-- START --

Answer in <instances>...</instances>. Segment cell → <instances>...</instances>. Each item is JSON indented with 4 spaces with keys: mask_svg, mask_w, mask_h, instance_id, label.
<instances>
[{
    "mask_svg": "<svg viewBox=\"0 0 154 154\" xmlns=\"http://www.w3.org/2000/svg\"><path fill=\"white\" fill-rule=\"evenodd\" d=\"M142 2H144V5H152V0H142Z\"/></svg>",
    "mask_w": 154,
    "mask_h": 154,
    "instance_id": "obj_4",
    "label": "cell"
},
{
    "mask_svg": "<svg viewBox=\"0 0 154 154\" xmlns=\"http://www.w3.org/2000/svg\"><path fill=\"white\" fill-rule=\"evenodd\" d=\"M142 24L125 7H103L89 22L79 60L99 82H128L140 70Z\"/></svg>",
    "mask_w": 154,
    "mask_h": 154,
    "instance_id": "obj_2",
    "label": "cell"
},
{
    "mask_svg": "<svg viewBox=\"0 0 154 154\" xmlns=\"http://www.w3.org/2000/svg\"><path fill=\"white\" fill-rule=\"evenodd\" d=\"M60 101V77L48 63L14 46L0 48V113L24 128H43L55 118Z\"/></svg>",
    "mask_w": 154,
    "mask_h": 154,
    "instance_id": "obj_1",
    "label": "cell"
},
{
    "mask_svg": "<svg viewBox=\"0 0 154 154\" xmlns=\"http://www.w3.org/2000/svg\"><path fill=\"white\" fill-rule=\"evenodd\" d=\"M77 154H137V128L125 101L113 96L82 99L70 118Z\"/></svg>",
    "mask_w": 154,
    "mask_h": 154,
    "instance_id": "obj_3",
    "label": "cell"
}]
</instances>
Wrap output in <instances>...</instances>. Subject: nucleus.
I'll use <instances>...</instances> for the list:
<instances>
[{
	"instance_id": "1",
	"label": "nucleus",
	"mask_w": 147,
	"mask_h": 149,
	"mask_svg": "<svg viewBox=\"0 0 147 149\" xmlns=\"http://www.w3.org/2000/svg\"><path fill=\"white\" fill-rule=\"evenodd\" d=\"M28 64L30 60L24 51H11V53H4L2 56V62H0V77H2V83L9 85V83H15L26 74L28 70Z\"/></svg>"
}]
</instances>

-- END --

Return the whole listing above unchanged, every line in its original order.

Answer in <instances>...</instances>. Segment cell → <instances>...</instances>. Each item is JSON indented with 4 spaces with keys: mask_svg, mask_w, mask_h, instance_id, label.
<instances>
[{
    "mask_svg": "<svg viewBox=\"0 0 154 154\" xmlns=\"http://www.w3.org/2000/svg\"><path fill=\"white\" fill-rule=\"evenodd\" d=\"M142 2H144V5H152V0H142Z\"/></svg>",
    "mask_w": 154,
    "mask_h": 154,
    "instance_id": "obj_4",
    "label": "cell"
},
{
    "mask_svg": "<svg viewBox=\"0 0 154 154\" xmlns=\"http://www.w3.org/2000/svg\"><path fill=\"white\" fill-rule=\"evenodd\" d=\"M142 24L125 7H103L89 22L79 60L99 82H128L140 70Z\"/></svg>",
    "mask_w": 154,
    "mask_h": 154,
    "instance_id": "obj_2",
    "label": "cell"
},
{
    "mask_svg": "<svg viewBox=\"0 0 154 154\" xmlns=\"http://www.w3.org/2000/svg\"><path fill=\"white\" fill-rule=\"evenodd\" d=\"M60 101V77L48 63L14 46L0 48V113L24 128H43L55 118Z\"/></svg>",
    "mask_w": 154,
    "mask_h": 154,
    "instance_id": "obj_1",
    "label": "cell"
},
{
    "mask_svg": "<svg viewBox=\"0 0 154 154\" xmlns=\"http://www.w3.org/2000/svg\"><path fill=\"white\" fill-rule=\"evenodd\" d=\"M77 154H137V128L125 101L113 96L82 99L70 118Z\"/></svg>",
    "mask_w": 154,
    "mask_h": 154,
    "instance_id": "obj_3",
    "label": "cell"
}]
</instances>
Wrap output in <instances>...</instances>. Subject: nucleus.
I'll use <instances>...</instances> for the list:
<instances>
[{
	"instance_id": "1",
	"label": "nucleus",
	"mask_w": 147,
	"mask_h": 149,
	"mask_svg": "<svg viewBox=\"0 0 147 149\" xmlns=\"http://www.w3.org/2000/svg\"><path fill=\"white\" fill-rule=\"evenodd\" d=\"M28 64L30 60L24 51H11V53H4L2 56V62H0V77H2V83L9 85V83H15L26 74L28 70Z\"/></svg>"
}]
</instances>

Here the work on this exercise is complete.